··· Exercise material ···

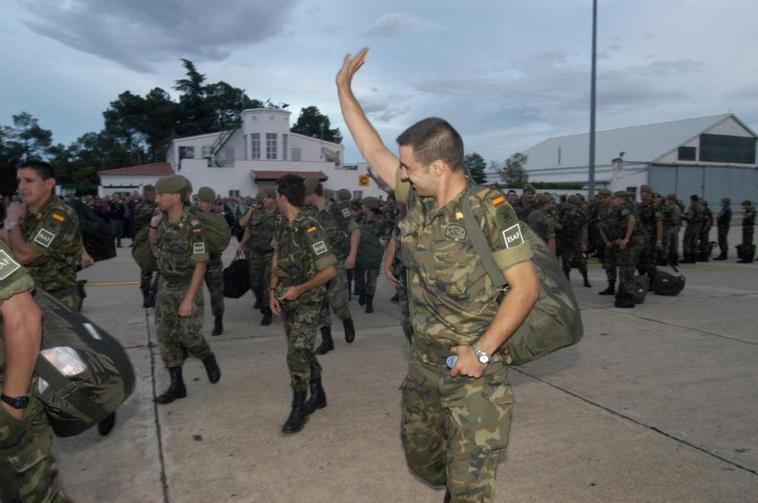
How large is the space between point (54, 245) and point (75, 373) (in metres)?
2.39

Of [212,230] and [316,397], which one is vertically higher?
[212,230]

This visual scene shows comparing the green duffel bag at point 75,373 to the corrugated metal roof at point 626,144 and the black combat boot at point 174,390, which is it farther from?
the corrugated metal roof at point 626,144

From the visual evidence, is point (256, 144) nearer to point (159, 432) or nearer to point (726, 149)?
point (726, 149)

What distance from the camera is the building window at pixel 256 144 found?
4784 cm

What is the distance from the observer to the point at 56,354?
2.09 meters

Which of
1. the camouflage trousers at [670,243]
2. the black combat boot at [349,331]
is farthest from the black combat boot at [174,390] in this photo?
the camouflage trousers at [670,243]

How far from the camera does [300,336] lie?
4.18 metres

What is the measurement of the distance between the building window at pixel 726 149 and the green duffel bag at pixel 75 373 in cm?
6052

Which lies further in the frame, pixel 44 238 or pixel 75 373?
pixel 44 238

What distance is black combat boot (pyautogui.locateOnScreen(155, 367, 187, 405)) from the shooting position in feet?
15.6

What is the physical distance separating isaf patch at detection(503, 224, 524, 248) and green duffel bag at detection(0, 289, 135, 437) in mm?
1555

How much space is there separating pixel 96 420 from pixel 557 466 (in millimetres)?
2706

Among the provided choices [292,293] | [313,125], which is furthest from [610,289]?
[313,125]

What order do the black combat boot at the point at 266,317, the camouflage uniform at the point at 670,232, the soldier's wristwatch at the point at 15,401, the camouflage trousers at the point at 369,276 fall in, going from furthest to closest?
the camouflage uniform at the point at 670,232 → the camouflage trousers at the point at 369,276 → the black combat boot at the point at 266,317 → the soldier's wristwatch at the point at 15,401
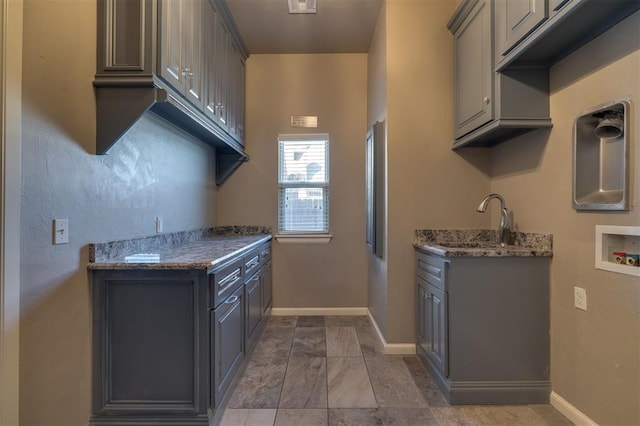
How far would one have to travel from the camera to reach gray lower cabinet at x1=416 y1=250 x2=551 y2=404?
1898 mm

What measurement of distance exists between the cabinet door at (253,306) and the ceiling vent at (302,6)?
7.96 ft

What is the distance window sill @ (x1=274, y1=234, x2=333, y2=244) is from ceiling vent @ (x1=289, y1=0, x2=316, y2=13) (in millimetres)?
2240

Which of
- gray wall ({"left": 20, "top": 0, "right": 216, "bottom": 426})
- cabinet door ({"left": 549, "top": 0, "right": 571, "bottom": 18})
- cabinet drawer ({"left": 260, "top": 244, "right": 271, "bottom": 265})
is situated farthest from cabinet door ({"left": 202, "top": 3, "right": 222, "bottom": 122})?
cabinet door ({"left": 549, "top": 0, "right": 571, "bottom": 18})

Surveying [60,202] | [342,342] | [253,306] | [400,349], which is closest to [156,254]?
[60,202]

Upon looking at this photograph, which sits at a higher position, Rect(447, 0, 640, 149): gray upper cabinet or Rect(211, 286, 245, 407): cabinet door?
Rect(447, 0, 640, 149): gray upper cabinet

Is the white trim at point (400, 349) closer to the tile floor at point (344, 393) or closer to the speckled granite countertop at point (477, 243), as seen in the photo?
the tile floor at point (344, 393)

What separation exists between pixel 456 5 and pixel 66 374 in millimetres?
3613

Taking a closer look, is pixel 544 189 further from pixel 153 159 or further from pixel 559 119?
pixel 153 159

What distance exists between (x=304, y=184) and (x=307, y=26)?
1618mm

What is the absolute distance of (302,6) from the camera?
9.04 ft

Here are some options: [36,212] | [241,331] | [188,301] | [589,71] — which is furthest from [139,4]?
[589,71]

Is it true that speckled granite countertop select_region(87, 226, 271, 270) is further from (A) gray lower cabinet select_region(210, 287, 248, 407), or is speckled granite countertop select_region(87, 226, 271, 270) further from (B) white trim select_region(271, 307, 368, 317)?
(B) white trim select_region(271, 307, 368, 317)

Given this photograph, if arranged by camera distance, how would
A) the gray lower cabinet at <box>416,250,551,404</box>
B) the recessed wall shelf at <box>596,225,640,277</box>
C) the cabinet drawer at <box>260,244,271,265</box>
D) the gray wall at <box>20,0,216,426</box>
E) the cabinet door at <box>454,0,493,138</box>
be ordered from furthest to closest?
the cabinet drawer at <box>260,244,271,265</box> < the cabinet door at <box>454,0,493,138</box> < the gray lower cabinet at <box>416,250,551,404</box> < the recessed wall shelf at <box>596,225,640,277</box> < the gray wall at <box>20,0,216,426</box>

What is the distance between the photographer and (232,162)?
3488 mm
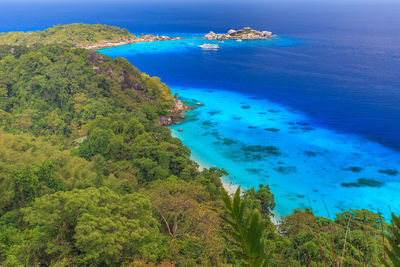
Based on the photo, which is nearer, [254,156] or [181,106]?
[254,156]

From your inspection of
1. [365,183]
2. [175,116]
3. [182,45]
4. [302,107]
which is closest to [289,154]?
[365,183]

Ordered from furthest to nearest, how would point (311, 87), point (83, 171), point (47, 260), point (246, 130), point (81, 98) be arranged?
1. point (311, 87)
2. point (246, 130)
3. point (81, 98)
4. point (83, 171)
5. point (47, 260)

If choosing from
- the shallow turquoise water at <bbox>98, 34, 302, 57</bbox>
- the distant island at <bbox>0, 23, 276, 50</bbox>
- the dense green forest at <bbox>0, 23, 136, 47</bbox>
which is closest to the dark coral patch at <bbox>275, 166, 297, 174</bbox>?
the shallow turquoise water at <bbox>98, 34, 302, 57</bbox>

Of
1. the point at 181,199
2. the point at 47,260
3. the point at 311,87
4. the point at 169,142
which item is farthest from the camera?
the point at 311,87

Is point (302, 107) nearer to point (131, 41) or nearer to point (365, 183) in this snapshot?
point (365, 183)

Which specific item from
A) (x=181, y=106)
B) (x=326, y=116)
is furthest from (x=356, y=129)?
(x=181, y=106)

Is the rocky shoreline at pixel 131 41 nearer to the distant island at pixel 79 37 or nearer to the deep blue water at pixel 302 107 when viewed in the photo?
the distant island at pixel 79 37

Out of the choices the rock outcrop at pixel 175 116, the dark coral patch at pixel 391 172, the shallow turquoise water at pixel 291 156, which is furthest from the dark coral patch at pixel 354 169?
the rock outcrop at pixel 175 116

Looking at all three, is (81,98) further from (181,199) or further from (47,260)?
(47,260)
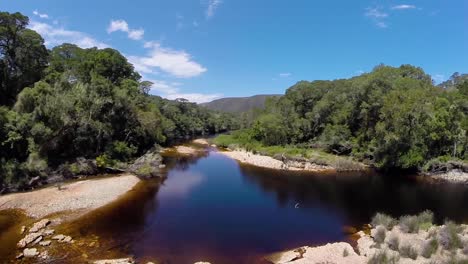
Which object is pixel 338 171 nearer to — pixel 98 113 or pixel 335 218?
pixel 335 218

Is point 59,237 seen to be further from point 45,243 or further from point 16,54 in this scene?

···

--- Work to be completed ---
Reproduce the lines of the records starting with the line containing "Looking at all" and going on through the end of the records, switching every occurrence of "further" to "farther" and changing nothing else. Omit the pictures from your answer.

--- Response for this exercise ---
Looking at all three, is (81,98) farther from (181,199) or farther from (47,260)?
(47,260)
Which object is pixel 338 171 nearer to — pixel 98 113 or pixel 335 218?
pixel 335 218

Is point 59,237 seen to be farther from point 45,243 or farther from point 16,54 in this scene?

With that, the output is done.